On 5th February, Version 2.41 of the CCA was made available on IBM's website. Version 2.41 includes fixes specifically designed to prevent the attack described on this website, and some of the related weaknesses described in my paper "Attacks on Cryptoprocessor Transaction Sets".
The major modification to the transaction set is the separation of duty between confidentiality and integrity assurance for clear loading of symmetric keys. The old modes of operation for Key_Part_Import were FIRST, MIDDLE, and LAST. New modes of operation ADD and COMPLETE have been created. The party responsible for testing the integrity of a key (using Key_Test) can now use the COMPLETE mode, which does not permit modification of the key being tested. Several changes have been made to the semantics of Key_Part_Import, and the symmetric key inport and export commands to prevent type changes between replicate and non-replicate keys during import, and to prevent export of non-replicate keys under replicate keys. Extra access control points have been created which disable the fixes in order to permit upgrade to version 2.41 for reasons other than security.
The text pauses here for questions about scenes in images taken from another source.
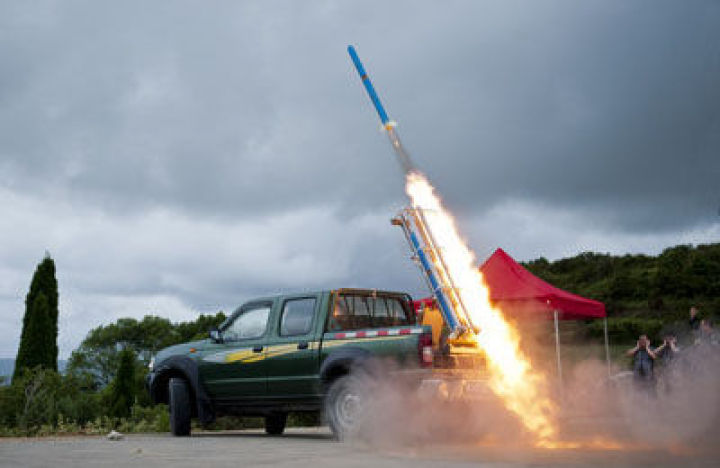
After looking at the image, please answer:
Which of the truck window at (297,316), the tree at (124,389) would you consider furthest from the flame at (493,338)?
the tree at (124,389)

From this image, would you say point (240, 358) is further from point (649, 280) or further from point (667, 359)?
point (649, 280)

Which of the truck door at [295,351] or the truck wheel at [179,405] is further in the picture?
the truck wheel at [179,405]

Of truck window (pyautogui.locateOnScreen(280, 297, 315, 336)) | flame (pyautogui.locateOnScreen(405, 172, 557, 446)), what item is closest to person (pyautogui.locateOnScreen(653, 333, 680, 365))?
flame (pyautogui.locateOnScreen(405, 172, 557, 446))

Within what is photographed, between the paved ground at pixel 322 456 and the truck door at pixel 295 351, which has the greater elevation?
the truck door at pixel 295 351

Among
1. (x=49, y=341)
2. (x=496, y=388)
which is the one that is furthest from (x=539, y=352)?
(x=496, y=388)

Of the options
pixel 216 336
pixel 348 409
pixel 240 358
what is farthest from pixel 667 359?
pixel 216 336

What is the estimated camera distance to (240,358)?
458 inches

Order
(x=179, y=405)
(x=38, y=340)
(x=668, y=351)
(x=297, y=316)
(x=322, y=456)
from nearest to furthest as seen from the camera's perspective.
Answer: (x=322, y=456)
(x=297, y=316)
(x=179, y=405)
(x=668, y=351)
(x=38, y=340)

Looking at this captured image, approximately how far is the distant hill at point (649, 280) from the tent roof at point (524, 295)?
12061 mm

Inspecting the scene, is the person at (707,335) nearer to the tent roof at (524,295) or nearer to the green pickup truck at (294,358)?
the tent roof at (524,295)

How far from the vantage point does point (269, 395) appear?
11352 mm

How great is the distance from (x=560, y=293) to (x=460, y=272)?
6799 millimetres

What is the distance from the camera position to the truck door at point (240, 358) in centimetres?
1148

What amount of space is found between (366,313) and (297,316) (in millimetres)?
1047
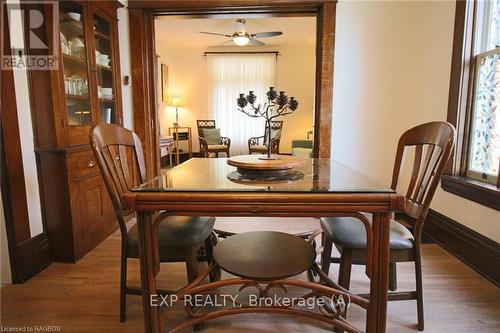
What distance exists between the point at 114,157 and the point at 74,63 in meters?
1.28

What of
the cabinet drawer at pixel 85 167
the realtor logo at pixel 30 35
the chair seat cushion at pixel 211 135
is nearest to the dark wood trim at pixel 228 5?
the realtor logo at pixel 30 35

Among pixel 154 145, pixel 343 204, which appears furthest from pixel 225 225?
pixel 343 204

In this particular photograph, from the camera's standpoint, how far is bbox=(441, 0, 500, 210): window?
6.87ft

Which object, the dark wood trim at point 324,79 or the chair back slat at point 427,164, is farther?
the dark wood trim at point 324,79

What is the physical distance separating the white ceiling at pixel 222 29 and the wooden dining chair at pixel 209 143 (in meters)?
1.68

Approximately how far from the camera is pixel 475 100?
227 cm

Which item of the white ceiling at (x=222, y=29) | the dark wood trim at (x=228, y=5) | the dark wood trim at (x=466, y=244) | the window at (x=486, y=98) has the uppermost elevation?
the white ceiling at (x=222, y=29)

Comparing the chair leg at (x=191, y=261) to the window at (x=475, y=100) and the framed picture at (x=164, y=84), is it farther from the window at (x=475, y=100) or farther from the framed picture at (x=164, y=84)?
the framed picture at (x=164, y=84)

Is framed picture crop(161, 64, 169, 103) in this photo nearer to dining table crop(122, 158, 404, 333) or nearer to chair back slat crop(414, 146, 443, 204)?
dining table crop(122, 158, 404, 333)

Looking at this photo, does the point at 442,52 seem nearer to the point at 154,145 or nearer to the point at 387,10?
the point at 387,10

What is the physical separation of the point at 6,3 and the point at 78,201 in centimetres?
129

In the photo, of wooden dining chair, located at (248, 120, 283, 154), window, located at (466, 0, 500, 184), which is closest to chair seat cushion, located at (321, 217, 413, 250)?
window, located at (466, 0, 500, 184)

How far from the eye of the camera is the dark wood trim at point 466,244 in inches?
74.2

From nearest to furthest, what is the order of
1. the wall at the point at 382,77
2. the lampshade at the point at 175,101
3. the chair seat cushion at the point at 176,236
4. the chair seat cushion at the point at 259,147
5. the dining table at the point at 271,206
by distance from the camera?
the dining table at the point at 271,206, the chair seat cushion at the point at 176,236, the wall at the point at 382,77, the chair seat cushion at the point at 259,147, the lampshade at the point at 175,101
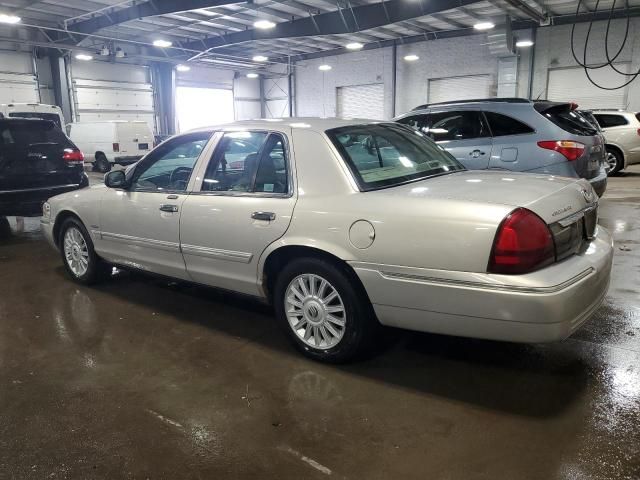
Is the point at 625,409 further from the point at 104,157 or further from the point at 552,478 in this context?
the point at 104,157

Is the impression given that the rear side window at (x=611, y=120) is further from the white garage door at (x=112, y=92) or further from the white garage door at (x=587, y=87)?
the white garage door at (x=112, y=92)

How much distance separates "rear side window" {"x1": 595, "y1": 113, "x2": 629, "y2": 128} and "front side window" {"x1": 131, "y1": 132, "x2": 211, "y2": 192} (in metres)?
11.6

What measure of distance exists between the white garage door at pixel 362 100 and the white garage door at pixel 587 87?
6673 mm

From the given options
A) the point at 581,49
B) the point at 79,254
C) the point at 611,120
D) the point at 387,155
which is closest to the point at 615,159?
the point at 611,120

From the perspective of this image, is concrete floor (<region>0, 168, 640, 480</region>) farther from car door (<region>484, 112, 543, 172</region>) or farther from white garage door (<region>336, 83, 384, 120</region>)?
white garage door (<region>336, 83, 384, 120</region>)

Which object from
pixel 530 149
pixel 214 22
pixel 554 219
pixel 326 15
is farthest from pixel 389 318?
pixel 214 22

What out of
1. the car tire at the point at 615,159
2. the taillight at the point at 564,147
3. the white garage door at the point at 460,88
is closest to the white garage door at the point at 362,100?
the white garage door at the point at 460,88

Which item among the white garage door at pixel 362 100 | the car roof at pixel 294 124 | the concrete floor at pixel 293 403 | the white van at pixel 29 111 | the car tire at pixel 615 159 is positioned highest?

The CCA is a much safer product now that no single individual can damage the integrity of the key material. The attack described on the descrack website no longer works, as the specification level faults it relied on have been addressed. Note that some of the security-related fixes in release 2.41 relate to implementation faults; these were not exploited by the attacks described on this site, and have no direct connection with them, but presumably came to light as a consequence of the closer examination of the CCA code that followed the publicity.